Digitalization and Social Inequalities
Digitalisation and Social Inequalities: Synthesis and Country Profiles
Working Group 1 examines how digitalization influences social inequalities in the labor market, focusing on age-related disparities. Findings reveal that older workers face significant challenges in digital access, skills, and adaptability. Country profiles highlight varying levels of digital connectivity, with Iceland and the UK showing high connectivity, while Hungary and Slovakia have notable gaps.

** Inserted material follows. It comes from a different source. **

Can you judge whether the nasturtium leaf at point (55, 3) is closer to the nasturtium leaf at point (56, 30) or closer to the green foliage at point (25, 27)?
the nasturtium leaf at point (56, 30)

Working Group 1 focuses on social inequalities that influence and are shaped by digitalization in an ageing workforce.
Feature One
→ concerns the (changing) inequalities between younger and older workers due to technological change
Feature Two
→ shapes differences between groups of older workers, based on (for instance) gender, occupation, migration background, health, or socioeconomic class
Feature Three
→ inequalities may in turn also influence the pace and type of digitalization

Jelle Lössbroek
Leader
Netherlands Interdisciplinary Demographic Institute & University of Groningen, Netherlands
Jelle is a postdoctoral researcher who defended his PhD dissertation in 2019. As a labour market sociologist, he studies how different trends shape the future of work and social security: ageing, migration, and technological change. The interplay between organization and worker is central to most of his research, with a specific focus on the financial situation of older migrants.

Sylwia Przytula
Co-Leader
Wroclaw University of Science and Technology, Poland
Sylwia is Associate Professor in the field of human resources management. Her specific scientific interests are diversity management, expatriation, higher education and global mobility. The diversity context in her research concerns employees of various organizations (in public and private sector), representating various age and gender. She is a member of the European Academy of Management (EURAM).